BioNTech-Pfizer COVID-19 Vaccine Candidate Efficacy

Nov 10, 2020 · 365 words · 2 minutes read bayesian statisticsbiontechcovid-19pfizer

Yesterday (Nov. 9, 2020), BioNTech and Pfizer announced results from an interim analysis of their RNA-based COVID-19 vaccine candidate. The analysis was based on 94 confirmed cases and concluded the vaccine candidate was more than 90% efficient. The study has enrolled 43,538 participants but only 38,955 participants have received both doses.

Although the full results haven’t yet been published, we can make some assumptions and infer some information. The study protocol (PDF) specifies a 1:1 randomization between the treatment (vaccine candidate) and control group (placebo), and no serious safety concerns have been reported. Thus we can expect about 19,477 in each group.

To achieve at least 90% efficacy in the vaccine candidate the treatment group could have as many as 8 participants with confirmed COVID-19 cases (and thus 86 cases in the control group).

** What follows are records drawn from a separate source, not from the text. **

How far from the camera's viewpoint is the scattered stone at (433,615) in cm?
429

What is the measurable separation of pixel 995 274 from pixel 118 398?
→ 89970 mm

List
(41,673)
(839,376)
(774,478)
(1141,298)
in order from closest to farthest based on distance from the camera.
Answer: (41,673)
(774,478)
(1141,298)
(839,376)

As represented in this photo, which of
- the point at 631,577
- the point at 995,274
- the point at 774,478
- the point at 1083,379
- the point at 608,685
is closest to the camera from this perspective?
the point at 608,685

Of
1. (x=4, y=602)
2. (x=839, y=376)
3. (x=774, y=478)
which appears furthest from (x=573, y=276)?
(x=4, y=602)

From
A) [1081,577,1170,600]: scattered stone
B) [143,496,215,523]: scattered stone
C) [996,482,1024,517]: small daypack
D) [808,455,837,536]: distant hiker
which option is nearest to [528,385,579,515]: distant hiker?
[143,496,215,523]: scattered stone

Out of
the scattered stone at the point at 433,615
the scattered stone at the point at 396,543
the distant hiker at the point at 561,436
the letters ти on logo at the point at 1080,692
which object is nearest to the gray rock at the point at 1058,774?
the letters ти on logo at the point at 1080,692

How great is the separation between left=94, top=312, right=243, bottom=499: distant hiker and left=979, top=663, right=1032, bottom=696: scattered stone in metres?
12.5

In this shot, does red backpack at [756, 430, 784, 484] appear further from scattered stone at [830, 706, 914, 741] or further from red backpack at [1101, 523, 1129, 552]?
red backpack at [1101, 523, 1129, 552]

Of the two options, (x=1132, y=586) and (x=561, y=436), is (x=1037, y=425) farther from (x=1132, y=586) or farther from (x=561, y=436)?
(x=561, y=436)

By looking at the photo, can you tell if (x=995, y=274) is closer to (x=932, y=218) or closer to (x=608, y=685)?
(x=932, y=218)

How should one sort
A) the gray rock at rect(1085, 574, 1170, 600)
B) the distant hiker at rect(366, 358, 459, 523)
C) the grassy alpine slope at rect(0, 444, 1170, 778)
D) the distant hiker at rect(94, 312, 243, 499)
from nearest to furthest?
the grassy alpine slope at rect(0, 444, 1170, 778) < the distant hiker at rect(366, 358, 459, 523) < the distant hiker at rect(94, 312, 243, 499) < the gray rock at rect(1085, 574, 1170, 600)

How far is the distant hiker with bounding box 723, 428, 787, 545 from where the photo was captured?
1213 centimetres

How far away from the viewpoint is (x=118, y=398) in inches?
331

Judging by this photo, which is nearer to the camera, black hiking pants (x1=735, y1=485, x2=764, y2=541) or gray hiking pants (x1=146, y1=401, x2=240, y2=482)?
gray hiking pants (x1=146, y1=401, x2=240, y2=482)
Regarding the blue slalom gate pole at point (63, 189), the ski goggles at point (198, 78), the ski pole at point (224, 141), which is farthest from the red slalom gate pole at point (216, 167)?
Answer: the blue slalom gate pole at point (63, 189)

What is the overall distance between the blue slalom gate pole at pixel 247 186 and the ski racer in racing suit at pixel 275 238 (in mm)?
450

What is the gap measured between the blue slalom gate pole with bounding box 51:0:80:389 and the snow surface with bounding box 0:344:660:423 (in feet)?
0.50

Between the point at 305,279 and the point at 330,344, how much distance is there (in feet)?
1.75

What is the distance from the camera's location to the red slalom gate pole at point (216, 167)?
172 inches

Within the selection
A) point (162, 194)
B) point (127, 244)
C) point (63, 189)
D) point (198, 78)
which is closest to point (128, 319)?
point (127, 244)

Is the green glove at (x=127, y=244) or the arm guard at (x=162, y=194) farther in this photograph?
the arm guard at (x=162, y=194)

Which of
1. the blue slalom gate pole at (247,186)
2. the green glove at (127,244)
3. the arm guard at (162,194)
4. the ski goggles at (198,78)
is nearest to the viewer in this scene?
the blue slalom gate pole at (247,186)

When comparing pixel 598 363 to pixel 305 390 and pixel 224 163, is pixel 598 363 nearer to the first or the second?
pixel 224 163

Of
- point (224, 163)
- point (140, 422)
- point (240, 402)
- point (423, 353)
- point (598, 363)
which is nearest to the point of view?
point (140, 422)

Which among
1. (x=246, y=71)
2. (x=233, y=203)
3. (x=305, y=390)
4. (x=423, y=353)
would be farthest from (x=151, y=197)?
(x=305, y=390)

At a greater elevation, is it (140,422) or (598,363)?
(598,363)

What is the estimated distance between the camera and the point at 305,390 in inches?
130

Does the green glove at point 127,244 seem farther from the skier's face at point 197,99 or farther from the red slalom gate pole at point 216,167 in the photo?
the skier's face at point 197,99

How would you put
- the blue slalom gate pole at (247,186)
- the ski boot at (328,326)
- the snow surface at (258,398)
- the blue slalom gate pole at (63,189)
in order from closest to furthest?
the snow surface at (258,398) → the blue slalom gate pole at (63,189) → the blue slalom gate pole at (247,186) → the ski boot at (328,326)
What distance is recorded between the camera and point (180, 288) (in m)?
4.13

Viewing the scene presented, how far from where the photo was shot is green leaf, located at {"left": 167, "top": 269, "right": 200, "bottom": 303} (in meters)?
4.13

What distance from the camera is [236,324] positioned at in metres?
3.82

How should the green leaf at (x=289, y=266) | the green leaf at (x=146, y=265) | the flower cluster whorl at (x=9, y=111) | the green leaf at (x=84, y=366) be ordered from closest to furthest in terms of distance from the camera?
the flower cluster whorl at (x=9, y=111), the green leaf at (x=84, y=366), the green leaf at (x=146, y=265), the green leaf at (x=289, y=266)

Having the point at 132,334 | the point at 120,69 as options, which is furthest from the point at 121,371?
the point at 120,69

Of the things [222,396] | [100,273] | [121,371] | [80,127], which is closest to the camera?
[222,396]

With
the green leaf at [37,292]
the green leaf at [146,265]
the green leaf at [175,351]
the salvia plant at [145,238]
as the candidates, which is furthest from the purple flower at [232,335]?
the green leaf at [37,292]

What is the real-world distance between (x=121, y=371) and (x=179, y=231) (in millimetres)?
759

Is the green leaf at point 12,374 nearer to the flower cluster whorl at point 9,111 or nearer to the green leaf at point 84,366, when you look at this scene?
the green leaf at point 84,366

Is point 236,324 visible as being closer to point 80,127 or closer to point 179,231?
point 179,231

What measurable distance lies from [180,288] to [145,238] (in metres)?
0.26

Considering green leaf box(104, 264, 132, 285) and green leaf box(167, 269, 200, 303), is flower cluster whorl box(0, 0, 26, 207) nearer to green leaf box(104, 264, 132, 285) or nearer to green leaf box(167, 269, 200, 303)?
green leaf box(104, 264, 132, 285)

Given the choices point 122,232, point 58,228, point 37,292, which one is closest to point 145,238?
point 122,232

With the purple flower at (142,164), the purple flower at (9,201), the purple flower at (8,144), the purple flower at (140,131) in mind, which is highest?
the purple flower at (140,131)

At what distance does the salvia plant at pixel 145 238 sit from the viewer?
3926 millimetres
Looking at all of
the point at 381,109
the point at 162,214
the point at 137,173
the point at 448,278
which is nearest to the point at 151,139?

Based on these inferences, I fit a model to recover the posterior distribution for VE (vaccine efficacy). The model samples from binomial distributions with beta priors to fit the number of cases for each of the treatment and control groups. The prior was taken from the study protocol and has been discussed here.

The Stan model code is below.

data {
  int N1;  // treatment group
  int y1;
  int N2;  // control group
  int y2;
parameters {
  real<lower=0, upper=1> theta1;
  real<lower=0, upper=1> theta2;
model {
  theta1 ~ beta(0.700102, 1);  // prior from study protocol
  theta2 ~ beta(0.700102, 1);
  y1 ~ binomial(N1, theta1);
  y2 ~ binomial(N2, theta2);
generated quantities {
  real riskratio = theta1 / theta2;
  real oddsratio = (theta1 / (1 - theta1)) / (theta2 / (1 - theta2));
  real efficacy = (theta2 - theta1) / theta2;

The vaccine candidate efficacy’s credible interval ranges from 81.6% to 95.6%. The posterior median is 90.3%, which is consistent with the reported efficacy. However the lower bound is nearly 10% lower than the reported efficacy – demonstrating that later estimates of the vaccine candidate’s efficacy could be noticably lower.

Vaccine efficacy has implications for the extent of vaccine coverage needed for herd immunity to be effective. This is especially true if immunity is only conferred temporarily. Fortunately efficacy greater than 80% would seem to be adequate for effective herd immunity.